Special-purpose acquisition companies (SPACs) are all the rage right now in the US in 2020 and 2021 before losing steam in recent months. You might even have invested in some of them without knowing that it was a SPAC, and that’s not good.

(this article was published on 16 Oct 2020 and has been updated on 15 Mar 2022)

Give me 3 minutes and I hope to level up your understanding about SPACs by the end of this article.

What are SPACs?

Special-purpose acquisition companies (SPACs) are essentially blank cheque companies formed to acquire companies and take them public.

SPACs gain popularity as they provided advantages for companies which are planning to go public. The key benefits include:

  • Lower listing expenses
  • Faster listing time
  • Access to the SPAC sponsor’s experienced management teams

For investors, SPAC gives them access to high-growth companies that haven’t gone public yet.

How do SPACs work?

Let’s say I harbour the ambition to acquire a fintech company because I believe it has a great future and disruption is unfolding soon. But I will need $500m and I don’t have enough money to pull it off. Borrowing is not possible since the fintech company isn’t making any profits and doesn’t have much assets to collaterize.

Given that I have an audience through Dr Wealth, I think I can raise money to fund this acquisition via an Initial Public Offering (IPO). Instead of listing Dr Wealth, I launch a new company called Dr Wealth Acquisition Holdings (DWAH), which would be used primarily for the acquisition.

In the IPO prospectus, I wouldn’t want to disclose the acquisition target so as not to attract competition. Investors will have to trust that I have the business acumen, a good plan and excellent execution to make money for them. All they need to do is to write the cheque and fund this new company.

Once DWAH is listed, I will have a deadline to complete the acquisition or the company will have to delist, liquidate and return the money back to shareholders. I will also be incentivised to complete the deal because I will receive a 20% stake in this company, even if I did not put up an equivalent amount of capital. It would be the payment for my work done.

[Stored entries]
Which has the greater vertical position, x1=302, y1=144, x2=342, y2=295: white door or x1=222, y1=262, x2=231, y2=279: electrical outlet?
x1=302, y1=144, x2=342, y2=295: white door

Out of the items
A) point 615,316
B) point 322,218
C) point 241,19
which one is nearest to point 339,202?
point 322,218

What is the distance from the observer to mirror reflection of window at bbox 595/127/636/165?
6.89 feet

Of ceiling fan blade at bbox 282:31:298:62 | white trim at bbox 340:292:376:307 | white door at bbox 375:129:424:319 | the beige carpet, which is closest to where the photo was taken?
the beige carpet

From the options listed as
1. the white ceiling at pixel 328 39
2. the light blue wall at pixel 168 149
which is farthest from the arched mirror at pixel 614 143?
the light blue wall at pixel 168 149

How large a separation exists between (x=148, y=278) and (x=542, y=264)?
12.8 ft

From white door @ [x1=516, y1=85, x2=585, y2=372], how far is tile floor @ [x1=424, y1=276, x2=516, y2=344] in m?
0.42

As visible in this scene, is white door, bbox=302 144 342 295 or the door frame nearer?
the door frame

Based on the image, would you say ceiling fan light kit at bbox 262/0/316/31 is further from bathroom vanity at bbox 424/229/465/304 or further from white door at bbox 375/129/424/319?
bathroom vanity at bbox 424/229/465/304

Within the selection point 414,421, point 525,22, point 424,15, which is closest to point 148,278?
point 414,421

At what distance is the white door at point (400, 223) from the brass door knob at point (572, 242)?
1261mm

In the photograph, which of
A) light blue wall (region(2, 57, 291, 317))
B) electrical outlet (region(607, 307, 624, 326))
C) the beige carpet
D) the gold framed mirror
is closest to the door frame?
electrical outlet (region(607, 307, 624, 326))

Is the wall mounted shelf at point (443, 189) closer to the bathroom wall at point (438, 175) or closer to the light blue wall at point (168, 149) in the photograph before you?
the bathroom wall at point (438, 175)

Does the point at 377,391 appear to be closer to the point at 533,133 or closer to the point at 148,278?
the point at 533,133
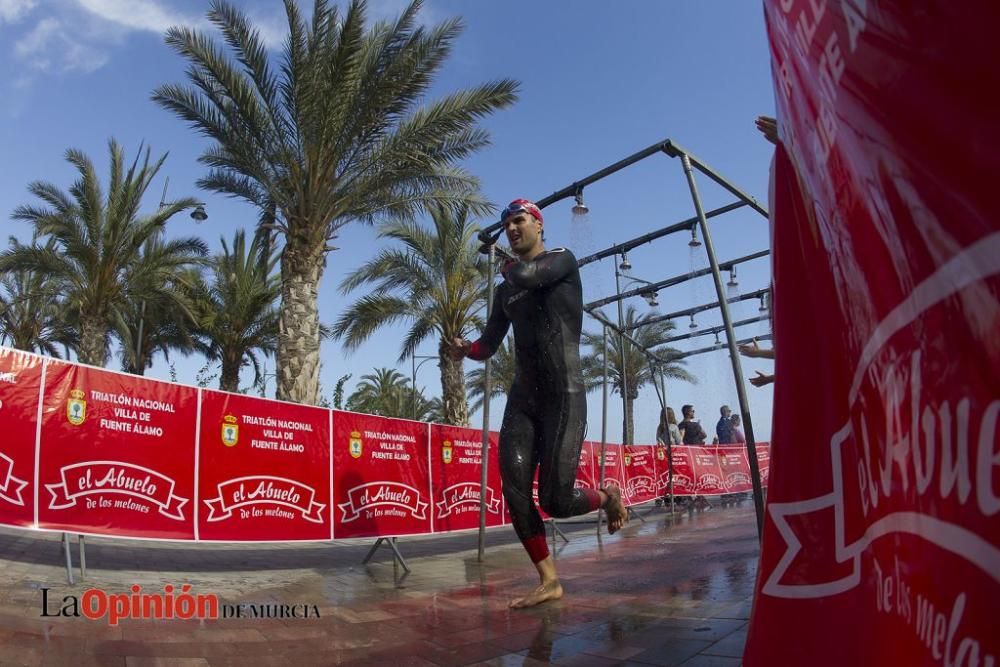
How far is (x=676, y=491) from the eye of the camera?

--- Instruction 1 ---
Could you rewrite the part of the SPAC article that opens with "In the IPO prospectus, I" and closes with "this new company.", putting "takeover target" in place of "acquisition target"?
--- Instruction 2 ---
According to the SPAC article, what stake in the company will the sponsor receive for completing the deal?
--- Instruction 3 ---
Can you carry the SPAC article further, picking up right after its final sentence?

--- Expected output 1 ---
In the IPO prospectus, I wouldn’t want to disclose the takeover target so as not to attract competition. Investors will have to trust that I have the business acumen, a good plan and excellent execution to make money for them. All they need to do is to write the cheque and fund this new company.

--- Expected output 2 ---
A 20% stake, even without putting up an equivalent amount of capital.

--- Expected output 3 ---
The above is a simplified description of a SPAC. Sometimes it is called a blank cheque company because investors are just putting in money without knowing what acquisitions would be made. Why would they do it? Because they often trust the names of the individuals who run these SPACs.

A typical process for a SPAC starts with the formation and IPO. After listing, these SPAC would look for appropriate targets to acquire. If a suitable one is identified, a shareholder meeting will be held to approve of it. Once the shareholders come to an agreement, the SPAC will merge with the target firm, resulting in the de-SPAC phase where the SPAC will cease operations. In this phase, the shareholders would now own the target company’s shares.

While there is no way of knowing how long it will take the SPAC to merge, there is a timeframe within which the de-SPAC must occur, and this varies with exchanges.

Singapore has listed 3 SPACs as of March 2022, you can learn more about SPACs in Singapore in our article about the 1st 2 SGX SPAC listings.

Next, I’ll talk about 3 things you must know before you put your hard earned money into SPACs:

#1 Prominent individuals have made use of their status to launch SPACs

Bill Ackman, the outspoken shareholder activist and fund manager of Pershing Square, has launched the largest SPAC – Pershing Square Tontine Holdings. It raised $4 billion. If you have Netflix, watch Betting To Zero.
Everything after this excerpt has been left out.